**Your assignment:** In this exercise, set down every entry that follows exactly as it appears.

**Input material:**
+ + +

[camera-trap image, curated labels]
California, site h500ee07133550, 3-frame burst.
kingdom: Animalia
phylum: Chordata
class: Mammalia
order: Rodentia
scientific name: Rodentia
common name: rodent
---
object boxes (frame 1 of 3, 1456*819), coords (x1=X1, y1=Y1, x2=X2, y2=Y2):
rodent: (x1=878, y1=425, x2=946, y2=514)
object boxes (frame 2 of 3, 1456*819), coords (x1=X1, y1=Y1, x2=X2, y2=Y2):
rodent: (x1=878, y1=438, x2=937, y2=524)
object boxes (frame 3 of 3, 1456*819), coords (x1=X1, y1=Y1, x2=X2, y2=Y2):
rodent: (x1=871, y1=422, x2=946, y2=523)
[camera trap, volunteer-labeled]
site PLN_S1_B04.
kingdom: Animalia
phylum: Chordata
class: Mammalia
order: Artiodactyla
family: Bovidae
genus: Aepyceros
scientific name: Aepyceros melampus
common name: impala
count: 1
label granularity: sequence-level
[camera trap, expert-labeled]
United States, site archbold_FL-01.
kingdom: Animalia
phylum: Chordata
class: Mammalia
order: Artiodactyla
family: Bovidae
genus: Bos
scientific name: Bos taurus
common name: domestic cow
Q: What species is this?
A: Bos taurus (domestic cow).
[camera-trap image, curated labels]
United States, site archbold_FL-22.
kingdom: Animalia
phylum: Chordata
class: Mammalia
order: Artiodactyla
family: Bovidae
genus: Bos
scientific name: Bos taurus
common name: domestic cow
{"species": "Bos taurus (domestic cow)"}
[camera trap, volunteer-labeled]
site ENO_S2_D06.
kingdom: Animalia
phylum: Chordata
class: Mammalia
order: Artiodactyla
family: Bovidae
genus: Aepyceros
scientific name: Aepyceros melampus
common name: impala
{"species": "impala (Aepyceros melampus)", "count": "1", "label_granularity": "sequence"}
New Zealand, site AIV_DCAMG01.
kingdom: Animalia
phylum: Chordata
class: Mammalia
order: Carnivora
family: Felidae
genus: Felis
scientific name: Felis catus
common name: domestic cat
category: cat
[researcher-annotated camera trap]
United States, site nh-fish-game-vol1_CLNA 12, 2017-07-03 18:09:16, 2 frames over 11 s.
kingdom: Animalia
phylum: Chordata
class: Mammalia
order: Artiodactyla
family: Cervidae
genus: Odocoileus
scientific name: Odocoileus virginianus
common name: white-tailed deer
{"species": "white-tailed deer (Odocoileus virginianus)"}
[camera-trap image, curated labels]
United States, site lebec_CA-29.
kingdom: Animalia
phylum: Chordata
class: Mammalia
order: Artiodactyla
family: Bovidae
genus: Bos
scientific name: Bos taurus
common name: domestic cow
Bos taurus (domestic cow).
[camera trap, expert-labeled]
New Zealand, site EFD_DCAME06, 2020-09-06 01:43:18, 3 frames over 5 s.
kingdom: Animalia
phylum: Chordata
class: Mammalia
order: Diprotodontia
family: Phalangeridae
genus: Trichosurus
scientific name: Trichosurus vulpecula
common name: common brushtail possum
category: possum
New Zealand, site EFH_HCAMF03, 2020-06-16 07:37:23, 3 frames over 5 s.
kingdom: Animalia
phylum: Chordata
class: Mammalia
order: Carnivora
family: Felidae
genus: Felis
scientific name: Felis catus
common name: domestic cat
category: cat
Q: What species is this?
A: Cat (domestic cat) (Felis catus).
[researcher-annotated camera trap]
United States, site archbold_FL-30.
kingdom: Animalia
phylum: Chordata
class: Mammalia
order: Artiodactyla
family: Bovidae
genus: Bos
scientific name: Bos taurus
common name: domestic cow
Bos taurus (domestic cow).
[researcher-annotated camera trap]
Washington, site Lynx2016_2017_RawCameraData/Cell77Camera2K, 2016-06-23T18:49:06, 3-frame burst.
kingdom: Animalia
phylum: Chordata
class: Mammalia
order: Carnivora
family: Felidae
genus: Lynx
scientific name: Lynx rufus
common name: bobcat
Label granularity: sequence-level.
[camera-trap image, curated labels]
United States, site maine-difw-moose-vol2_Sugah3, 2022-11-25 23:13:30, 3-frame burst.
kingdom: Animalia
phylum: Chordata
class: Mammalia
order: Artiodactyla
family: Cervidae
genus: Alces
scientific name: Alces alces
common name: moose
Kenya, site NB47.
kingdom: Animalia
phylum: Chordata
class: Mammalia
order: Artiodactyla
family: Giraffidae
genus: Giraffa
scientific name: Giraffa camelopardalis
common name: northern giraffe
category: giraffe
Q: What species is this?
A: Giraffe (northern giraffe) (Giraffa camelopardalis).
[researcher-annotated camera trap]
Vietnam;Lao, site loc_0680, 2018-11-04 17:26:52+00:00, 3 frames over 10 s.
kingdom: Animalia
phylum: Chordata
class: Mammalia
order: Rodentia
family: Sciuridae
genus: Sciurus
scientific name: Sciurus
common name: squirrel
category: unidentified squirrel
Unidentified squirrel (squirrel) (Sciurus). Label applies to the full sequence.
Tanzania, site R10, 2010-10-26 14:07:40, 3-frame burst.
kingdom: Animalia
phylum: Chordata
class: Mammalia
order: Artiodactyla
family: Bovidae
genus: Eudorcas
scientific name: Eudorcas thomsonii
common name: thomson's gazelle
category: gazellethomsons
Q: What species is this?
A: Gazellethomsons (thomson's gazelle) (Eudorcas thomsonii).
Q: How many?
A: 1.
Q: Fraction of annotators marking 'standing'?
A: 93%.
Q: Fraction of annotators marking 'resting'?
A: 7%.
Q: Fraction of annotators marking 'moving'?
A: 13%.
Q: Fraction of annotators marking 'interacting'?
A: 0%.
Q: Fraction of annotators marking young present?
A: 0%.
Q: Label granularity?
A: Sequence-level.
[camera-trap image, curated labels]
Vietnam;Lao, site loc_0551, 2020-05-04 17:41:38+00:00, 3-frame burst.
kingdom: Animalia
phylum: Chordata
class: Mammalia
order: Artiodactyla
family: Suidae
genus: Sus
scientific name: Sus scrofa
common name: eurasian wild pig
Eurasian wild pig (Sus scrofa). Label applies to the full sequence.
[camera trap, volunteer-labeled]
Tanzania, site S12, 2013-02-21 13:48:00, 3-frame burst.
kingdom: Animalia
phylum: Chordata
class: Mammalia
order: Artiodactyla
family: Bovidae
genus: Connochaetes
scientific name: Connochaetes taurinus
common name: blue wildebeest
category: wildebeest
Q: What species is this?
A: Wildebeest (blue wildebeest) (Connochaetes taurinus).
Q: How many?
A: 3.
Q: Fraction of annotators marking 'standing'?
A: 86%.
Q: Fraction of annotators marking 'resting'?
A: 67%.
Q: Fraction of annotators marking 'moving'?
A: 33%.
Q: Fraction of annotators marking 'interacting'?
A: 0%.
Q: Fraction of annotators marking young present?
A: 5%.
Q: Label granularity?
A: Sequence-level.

+ + +

**The answer:**
[camera-trap image, curated labels]
California, site h500ee07133550, 3-frame burst.
kingdom: Animalia
phylum: Chordata
class: Mammalia
order: Rodentia
scientific name: Rodentia
common name: rodent
---
object boxes (frame 1 of 3, 1456*819), coords (x1=X1, y1=Y1, x2=X2, y2=Y2):
rodent: (x1=878, y1=425, x2=946, y2=514)
object boxes (frame 2 of 3, 1456*819), coords (x1=X1, y1=Y1, x2=X2, y2=Y2):
rodent: (x1=878, y1=438, x2=937, y2=524)
object boxes (frame 3 of 3, 1456*819), coords (x1=X1, y1=Y1, x2=X2, y2=Y2):
rodent: (x1=871, y1=422, x2=946, y2=523)
[camera trap, volunteer-labeled]
site PLN_S1_B04.
kingdom: Animalia
phylum: Chordata
class: Mammalia
order: Artiodactyla
family: Bovidae
genus: Aepyceros
scientific name: Aepyceros melampus
common name: impala
count: 1
label granularity: sequence-level
[camera trap, expert-labeled]
United States, site archbold_FL-01.
kingdom: Animalia
phylum: Chordata
class: Mammalia
order: Artiodactyla
family: Bovidae
genus: Bos
scientific name: Bos taurus
common name: domestic cow
Q: What species is this?
A: Bos taurus (domestic cow).
[camera-trap image, curated labels]
United States, site archbold_FL-22.
kingdom: Animalia
phylum: Chordata
class: Mammalia
order: Artiodactyla
family: Bovidae
genus: Bos
scientific name: Bos taurus
common name: domestic cow
{"species": "Bos taurus (domestic cow)"}
[camera trap, volunteer-labeled]
site ENO_S2_D06.
kingdom: Animalia
phylum: Chordata
class: Mammalia
order: Artiodactyla
family: Bovidae
genus: Aepyceros
scientific name: Aepyceros melampus
common name: impala
{"species": "impala (Aepyceros melampus)", "count": "1", "label_granularity": "sequence"}
New Zealand, site AIV_DCAMG01.
kingdom: Animalia
phylum: Chordata
class: Mammalia
order: Carnivora
family: Felidae
genus: Felis
scientific name: Felis catus
common name: domestic cat
category: cat
[researcher-annotated camera trap]
United States, site nh-fish-game-vol1_CLNA 12, 2017-07-03 18:09:16, 2 frames over 11 s.
kingdom: Animalia
phylum: Chordata
class: Mammalia
order: Artiodactyla
family: Cervidae
genus: Odocoileus
scientific name: Odocoileus virginianus
common name: white-tailed deer
{"species": "white-tailed deer (Odocoileus virginianus)"}
[camera-trap image, curated labels]
United States, site lebec_CA-29.
kingdom: Animalia
phylum: Chordata
class: Mammalia
order: Artiodactyla
family: Bovidae
genus: Bos
scientific name: Bos taurus
common name: domestic cow
Bos taurus (domestic cow).
[camera trap, expert-labeled]
New Zealand, site EFD_DCAME06, 2020-09-06 01:43:18, 3 frames over 5 s.
kingdom: Animalia
phylum: Chordata
class: Mammalia
order: Diprotodontia
family: Phalangeridae
genus: Trichosurus
scientific name: Trichosurus vulpecula
common name: common brushtail possum
category: possum
New Zealand, site EFH_HCAMF03, 2020-06-16 07:37:23, 3 frames over 5 s.
kingdom: Animalia
phylum: Chordata
class: Mammalia
order: Carnivora
family: Felidae
genus: Felis
scientific name: Felis catus
common name: domestic cat
category: cat
Q: What species is this?
A: Cat (domestic cat) (Felis catus).
[researcher-annotated camera trap]
United States, site archbold_FL-30.
kingdom: Animalia
phylum: Chordata
class: Mammalia
order: Artiodactyla
family: Bovidae
genus: Bos
scientific name: Bos taurus
common name: domestic cow
Bos taurus (domestic cow).
[researcher-annotated camera trap]
Washington, site Lynx2016_2017_RawCameraData/Cell77Camera2K, 2016-06-23T18:49:06, 3-frame burst.
kingdom: Animalia
phylum: Chordata
class: Mammalia
order: Carnivora
family: Felidae
genus: Lynx
scientific name: Lynx rufus
common name: bobcat
Label granularity: sequence-level.
[camera-trap image, curated labels]
United States, site maine-difw-moose-vol2_Sugah3, 2022-11-25 23:13:30, 3-frame burst.
kingdom: Animalia
phylum: Chordata
class: Mammalia
order: Artiodactyla
family: Cervidae
genus: Alces
scientific name: Alces alces
common name: moose
Kenya, site NB47.
kingdom: Animalia
phylum: Chordata
class: Mammalia
order: Artiodactyla
family: Giraffidae
genus: Giraffa
scientific name: Giraffa camelopardalis
common name: northern giraffe
category: giraffe
Q: What species is this?
A: Giraffe (northern giraffe) (Giraffa camelopardalis).
[researcher-annotated camera trap]
Vietnam;Lao, site loc_0680, 2018-11-04 17:26:52+00:00, 3 frames over 10 s.
kingdom: Animalia
phylum: Chordata
class: Mammalia
order: Rodentia
family: Sciuridae
genus: Sciurus
scientific name: Sciurus
common name: squirrel
category: unidentified squirrel
Unidentified squirrel (squirrel) (Sciurus). Label applies to the full sequence.
Tanzania, site R10, 2010-10-26 14:07:40, 3-frame burst.
kingdom: Animalia
phylum: Chordata
class: Mammalia
order: Artiodactyla
family: Bovidae
genus: Eudorcas
scientific name: Eudorcas thomsonii
common name: thomson's gazelle
category: gazellethomsons
Q: What species is this?
A: Gazellethomsons (thomson's gazelle) (Eudorcas thomsonii).
Q: How many?
A: 1.
Q: Fraction of annotators marking 'standing'?
A: 93%.
Q: Fraction of annotators marking 'resting'?
A: 7%.
Q: Fraction of annotators marking 'moving'?
A: 13%.
Q: Fraction of annotators marking 'interacting'?
A: 0%.
Q: Fraction of annotators marking young present?
A: 0%.
Q: Label granularity?
A: Sequence-level.
[camera-trap image, curated labels]
Vietnam;Lao, site loc_0551, 2020-05-04 17:41:38+00:00, 3-frame burst.
kingdom: Animalia
phylum: Chordata
class: Mammalia
order: Artiodactyla
family: Suidae
genus: Sus
scientific name: Sus scrofa
common name: eurasian wild pig
Eurasian wild pig (Sus scrofa). Label applies to the full sequence.
[camera trap, volunteer-labeled]
Tanzania, site S12, 2013-02-21 13:48:00, 3-frame burst.
kingdom: Animalia
phylum: Chordata
class: Mammalia
order: Artiodactyla
family: Bovidae
genus: Connochaetes
scientific name: Connochaetes taurinus
common name: blue wildebeest
category: wildebeest
Q: What species is this?
A: Wildebeest (blue wildebeest) (Connochaetes taurinus).
Q: How many?
A: 3.
Q: Fraction of annotators marking 'standing'?
A: 86%.
Q: Fraction of annotators marking 'resting'?
A: 67%.
Q: Fraction of annotators marking 'moving'?
A: 33%.
Q: Fraction of annotators marking 'interacting'?
A: 0%.
Q: Fraction of annotators marking young present?
A: 5%.
Q: Label granularity?
A: Sequence-level.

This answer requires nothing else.